• [Tarefa proposta] Devolva todas as linhas da listagem abaixo, sem nenhuma alteração.

(Itens do conjunto de dados)
──────────────────────────────

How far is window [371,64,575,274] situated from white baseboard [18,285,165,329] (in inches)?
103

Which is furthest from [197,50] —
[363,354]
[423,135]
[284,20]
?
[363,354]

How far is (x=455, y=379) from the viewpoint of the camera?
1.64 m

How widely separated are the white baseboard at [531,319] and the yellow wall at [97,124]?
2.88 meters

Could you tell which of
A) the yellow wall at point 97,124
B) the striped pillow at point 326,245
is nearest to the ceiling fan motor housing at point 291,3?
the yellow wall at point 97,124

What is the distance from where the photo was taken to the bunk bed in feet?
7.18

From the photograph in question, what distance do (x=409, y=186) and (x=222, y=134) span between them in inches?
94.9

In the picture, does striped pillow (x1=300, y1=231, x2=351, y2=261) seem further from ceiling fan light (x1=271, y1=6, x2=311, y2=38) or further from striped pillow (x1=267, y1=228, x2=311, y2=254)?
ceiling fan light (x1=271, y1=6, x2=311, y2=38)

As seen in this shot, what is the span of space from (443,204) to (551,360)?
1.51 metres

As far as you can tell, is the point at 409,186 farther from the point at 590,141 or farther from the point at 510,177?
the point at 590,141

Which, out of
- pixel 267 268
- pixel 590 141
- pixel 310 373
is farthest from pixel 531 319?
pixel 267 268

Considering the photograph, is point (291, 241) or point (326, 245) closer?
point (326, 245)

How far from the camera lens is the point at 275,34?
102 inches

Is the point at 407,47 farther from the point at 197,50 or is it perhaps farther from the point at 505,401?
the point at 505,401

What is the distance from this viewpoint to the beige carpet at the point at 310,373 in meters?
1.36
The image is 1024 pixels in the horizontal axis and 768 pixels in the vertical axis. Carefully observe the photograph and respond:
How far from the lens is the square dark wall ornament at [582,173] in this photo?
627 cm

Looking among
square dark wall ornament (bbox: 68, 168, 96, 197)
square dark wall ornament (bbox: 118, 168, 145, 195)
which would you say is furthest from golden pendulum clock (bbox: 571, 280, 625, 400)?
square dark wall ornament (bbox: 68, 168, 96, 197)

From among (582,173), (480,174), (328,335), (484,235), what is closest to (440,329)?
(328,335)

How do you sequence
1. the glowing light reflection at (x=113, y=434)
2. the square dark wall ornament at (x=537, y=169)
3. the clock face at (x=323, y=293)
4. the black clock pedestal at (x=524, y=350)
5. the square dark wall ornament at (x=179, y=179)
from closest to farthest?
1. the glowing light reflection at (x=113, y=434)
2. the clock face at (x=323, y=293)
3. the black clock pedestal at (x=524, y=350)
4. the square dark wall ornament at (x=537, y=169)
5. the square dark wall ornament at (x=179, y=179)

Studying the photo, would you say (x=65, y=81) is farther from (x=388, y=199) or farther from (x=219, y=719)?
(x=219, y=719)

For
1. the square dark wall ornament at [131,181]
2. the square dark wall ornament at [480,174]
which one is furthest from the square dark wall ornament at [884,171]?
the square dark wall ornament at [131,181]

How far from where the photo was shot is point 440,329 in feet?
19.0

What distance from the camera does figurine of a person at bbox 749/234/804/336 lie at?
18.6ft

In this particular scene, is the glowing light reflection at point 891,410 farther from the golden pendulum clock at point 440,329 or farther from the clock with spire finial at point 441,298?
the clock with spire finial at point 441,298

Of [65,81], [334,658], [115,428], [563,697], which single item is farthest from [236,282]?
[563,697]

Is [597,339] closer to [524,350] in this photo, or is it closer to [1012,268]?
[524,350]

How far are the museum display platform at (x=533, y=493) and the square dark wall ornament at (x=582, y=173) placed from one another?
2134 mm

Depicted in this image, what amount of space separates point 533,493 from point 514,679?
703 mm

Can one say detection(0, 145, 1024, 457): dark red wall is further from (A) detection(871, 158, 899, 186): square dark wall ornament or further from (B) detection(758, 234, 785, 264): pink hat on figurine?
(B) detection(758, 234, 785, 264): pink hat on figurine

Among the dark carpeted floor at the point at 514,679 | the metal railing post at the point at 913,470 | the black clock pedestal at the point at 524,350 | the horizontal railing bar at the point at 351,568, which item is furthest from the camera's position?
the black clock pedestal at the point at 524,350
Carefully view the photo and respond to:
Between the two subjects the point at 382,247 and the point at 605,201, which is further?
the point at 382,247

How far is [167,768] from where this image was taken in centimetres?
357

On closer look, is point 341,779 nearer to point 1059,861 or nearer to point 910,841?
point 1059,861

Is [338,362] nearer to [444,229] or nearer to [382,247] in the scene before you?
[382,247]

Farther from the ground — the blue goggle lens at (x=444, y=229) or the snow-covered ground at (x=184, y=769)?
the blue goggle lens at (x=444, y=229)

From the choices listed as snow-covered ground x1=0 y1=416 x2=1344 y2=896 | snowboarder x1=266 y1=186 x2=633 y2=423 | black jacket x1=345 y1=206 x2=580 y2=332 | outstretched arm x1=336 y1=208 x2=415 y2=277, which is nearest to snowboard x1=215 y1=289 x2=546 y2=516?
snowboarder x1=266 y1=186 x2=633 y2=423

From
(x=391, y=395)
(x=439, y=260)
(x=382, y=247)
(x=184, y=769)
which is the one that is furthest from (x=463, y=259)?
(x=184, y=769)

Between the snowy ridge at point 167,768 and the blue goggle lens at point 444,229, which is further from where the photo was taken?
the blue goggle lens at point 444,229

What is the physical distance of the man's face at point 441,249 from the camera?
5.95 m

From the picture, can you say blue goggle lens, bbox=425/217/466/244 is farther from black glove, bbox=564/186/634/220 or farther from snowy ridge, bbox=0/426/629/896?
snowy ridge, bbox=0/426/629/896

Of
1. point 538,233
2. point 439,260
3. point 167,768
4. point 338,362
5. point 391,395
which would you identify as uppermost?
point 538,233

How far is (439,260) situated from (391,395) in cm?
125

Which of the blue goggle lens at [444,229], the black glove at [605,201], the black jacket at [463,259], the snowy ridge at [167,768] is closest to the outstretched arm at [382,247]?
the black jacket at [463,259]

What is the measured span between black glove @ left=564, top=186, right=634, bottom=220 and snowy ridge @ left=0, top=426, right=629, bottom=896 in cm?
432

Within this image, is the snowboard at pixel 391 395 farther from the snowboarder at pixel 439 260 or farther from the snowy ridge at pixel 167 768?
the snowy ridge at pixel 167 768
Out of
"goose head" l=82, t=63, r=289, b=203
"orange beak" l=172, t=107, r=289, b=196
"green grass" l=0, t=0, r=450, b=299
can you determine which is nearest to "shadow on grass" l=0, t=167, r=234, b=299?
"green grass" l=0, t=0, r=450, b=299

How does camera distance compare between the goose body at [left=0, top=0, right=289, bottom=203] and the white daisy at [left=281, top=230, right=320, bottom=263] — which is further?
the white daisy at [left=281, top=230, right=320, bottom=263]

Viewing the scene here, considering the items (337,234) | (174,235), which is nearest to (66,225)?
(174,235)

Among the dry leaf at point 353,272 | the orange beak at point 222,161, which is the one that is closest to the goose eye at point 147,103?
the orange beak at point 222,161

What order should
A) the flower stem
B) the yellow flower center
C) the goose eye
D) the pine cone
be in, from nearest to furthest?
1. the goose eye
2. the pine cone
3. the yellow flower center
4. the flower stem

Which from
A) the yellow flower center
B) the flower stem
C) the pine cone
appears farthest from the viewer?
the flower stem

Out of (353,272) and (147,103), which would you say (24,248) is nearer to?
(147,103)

──────────────────────────────

• [Exercício resolvido]
How far is window [371,64,575,274] situated from white baseboard [18,285,165,329] (in inches)?
103

Which is furthest from [197,50] —
[363,354]
[423,135]
[284,20]
?
[363,354]

How far is (x=455, y=379) from the viewpoint of the camera?
1.64 m

How widely separated are the white baseboard at [531,319] and the yellow wall at [97,124]?
2.88 meters

Could you tell which of
A) the yellow wall at point 97,124
B) the striped pillow at point 326,245
is nearest to the ceiling fan motor housing at point 291,3?
the yellow wall at point 97,124

What is the distance from where the photo was taken to the bunk bed in feet?
7.18

From the photograph in question, what distance do (x=409, y=186) and (x=222, y=134) span between them in inches?
94.9

In the picture, does striped pillow (x1=300, y1=231, x2=351, y2=261) seem further from ceiling fan light (x1=271, y1=6, x2=311, y2=38) or further from striped pillow (x1=267, y1=228, x2=311, y2=254)?
ceiling fan light (x1=271, y1=6, x2=311, y2=38)

As seen in this shot, what is the span of space from (443,204) to (551,360)?
1.51 metres

As far as you can tell, is the point at 409,186 farther from the point at 590,141 or farther from the point at 510,177?
the point at 590,141

Which, out of
- pixel 267 268
- pixel 590 141
- pixel 310 373
is farthest from pixel 531 319?
pixel 267 268

Considering the photograph, is point (291, 241) or point (326, 245) closer?
point (326, 245)

How far from the camera lens is the point at 275,34?
102 inches

Is the point at 407,47 farther from the point at 197,50 or is it perhaps farther from the point at 505,401?
the point at 505,401

What is the distance from this viewpoint to the beige carpet at the point at 310,373 in meters?
1.36
The image is 1024 pixels in the horizontal axis and 768 pixels in the vertical axis. Carefully observe the photograph and respond:
How far from the lens is the square dark wall ornament at [582,173] in this photo?
627 cm

Looking among
square dark wall ornament (bbox: 68, 168, 96, 197)
square dark wall ornament (bbox: 118, 168, 145, 195)
which would you say is furthest from golden pendulum clock (bbox: 571, 280, 625, 400)?
square dark wall ornament (bbox: 68, 168, 96, 197)

From among (582,173), (480,174), (328,335), (484,235), what is closest to (440,329)?
(328,335)

How do you sequence
1. the glowing light reflection at (x=113, y=434)
2. the square dark wall ornament at (x=537, y=169)
3. the clock face at (x=323, y=293)
4. the black clock pedestal at (x=524, y=350)
5. the square dark wall ornament at (x=179, y=179)
from closest to farthest?
1. the glowing light reflection at (x=113, y=434)
2. the clock face at (x=323, y=293)
3. the black clock pedestal at (x=524, y=350)
4. the square dark wall ornament at (x=537, y=169)
5. the square dark wall ornament at (x=179, y=179)

Studying the photo, would you say (x=65, y=81) is farther from (x=388, y=199) or farther from (x=219, y=719)?
(x=219, y=719)

For
1. the square dark wall ornament at [131,181]
2. the square dark wall ornament at [480,174]
which one is furthest from the square dark wall ornament at [884,171]?
the square dark wall ornament at [131,181]

How far from where the photo was shot is point 440,329 in feet?
19.0

What distance from the camera does figurine of a person at bbox 749/234/804/336 lie at?
18.6ft

In this particular scene, is the glowing light reflection at point 891,410 farther from the golden pendulum clock at point 440,329 or farther from the clock with spire finial at point 441,298?
the clock with spire finial at point 441,298

Of [65,81], [334,658], [115,428], [563,697], which single item is farthest from [236,282]?
[563,697]

Is [597,339] closer to [524,350] in this photo, or is it closer to [1012,268]?
[524,350]

How far are the museum display platform at (x=533, y=493) and the square dark wall ornament at (x=582, y=173) placed from one another?
2134 mm

Depicted in this image, what amount of space separates point 533,493 from point 514,679?
703 mm

Can one say detection(0, 145, 1024, 457): dark red wall is further from (A) detection(871, 158, 899, 186): square dark wall ornament or further from (B) detection(758, 234, 785, 264): pink hat on figurine?
(B) detection(758, 234, 785, 264): pink hat on figurine

Among the dark carpeted floor at the point at 514,679 | the metal railing post at the point at 913,470 | the black clock pedestal at the point at 524,350 | the horizontal railing bar at the point at 351,568, which item is furthest from the camera's position?
the black clock pedestal at the point at 524,350
Carefully view the photo and respond to:
Between the two subjects the point at 382,247 and the point at 605,201, which is further?
the point at 382,247

How far is [167,768] from where this image was taken in centimetres?
357

On closer look, is point 341,779 nearer to point 1059,861 or nearer to point 910,841?
point 1059,861

Is [338,362] nearer to [444,229] or nearer to [382,247] in the scene before you?
[382,247]

Farther from the ground — the blue goggle lens at (x=444, y=229) or the snow-covered ground at (x=184, y=769)?
the blue goggle lens at (x=444, y=229)

From the choices listed as snow-covered ground x1=0 y1=416 x2=1344 y2=896 | snowboarder x1=266 y1=186 x2=633 y2=423 | black jacket x1=345 y1=206 x2=580 y2=332 | outstretched arm x1=336 y1=208 x2=415 y2=277, which is nearest to snowboard x1=215 y1=289 x2=546 y2=516?
snowboarder x1=266 y1=186 x2=633 y2=423

From
(x=391, y=395)
(x=439, y=260)
(x=382, y=247)
(x=184, y=769)
which is the one that is furthest from (x=463, y=259)?
(x=184, y=769)

Between the snowy ridge at point 167,768 and the blue goggle lens at point 444,229, which is further from where the photo was taken?
the blue goggle lens at point 444,229

What is the physical distance of the man's face at point 441,249 from the camera?
5.95 m

From the picture, can you say blue goggle lens, bbox=425/217/466/244 is farther from black glove, bbox=564/186/634/220 or farther from snowy ridge, bbox=0/426/629/896?
snowy ridge, bbox=0/426/629/896

Of
1. point 538,233
2. point 439,260
3. point 167,768
4. point 338,362
5. point 391,395
which would you identify as uppermost?
point 538,233

How far is (439,260) situated from (391,395) in cm?
125

Which of the blue goggle lens at [444,229], the black glove at [605,201], the black jacket at [463,259], the snowy ridge at [167,768] is closest to the outstretched arm at [382,247]?
the black jacket at [463,259]

What is the measured span between black glove @ left=564, top=186, right=634, bottom=220 and snowy ridge @ left=0, top=426, right=629, bottom=896 in cm?
432

Within this image, is the snowboard at pixel 391 395 farther from the snowboarder at pixel 439 260 or farther from the snowy ridge at pixel 167 768?
the snowy ridge at pixel 167 768
Out of
"goose head" l=82, t=63, r=289, b=203
"orange beak" l=172, t=107, r=289, b=196
"green grass" l=0, t=0, r=450, b=299
can you determine which is nearest to "shadow on grass" l=0, t=167, r=234, b=299?
"green grass" l=0, t=0, r=450, b=299

How does camera distance compare between the goose body at [left=0, top=0, right=289, bottom=203] and the white daisy at [left=281, top=230, right=320, bottom=263] — which is further?
the white daisy at [left=281, top=230, right=320, bottom=263]

Viewing the scene here, considering the items (337,234) | (174,235), which is nearest to (66,225)?
(174,235)

Among the dry leaf at point 353,272 | the orange beak at point 222,161, which is the one that is closest to the goose eye at point 147,103?
the orange beak at point 222,161

What order should
A) the flower stem
B) the yellow flower center
C) the goose eye
D) the pine cone
be in, from nearest to furthest?
1. the goose eye
2. the pine cone
3. the yellow flower center
4. the flower stem

Which from
A) the yellow flower center
B) the flower stem
C) the pine cone
appears farthest from the viewer?
the flower stem

Out of (353,272) and (147,103), which would you say (24,248) is nearer to?
(147,103)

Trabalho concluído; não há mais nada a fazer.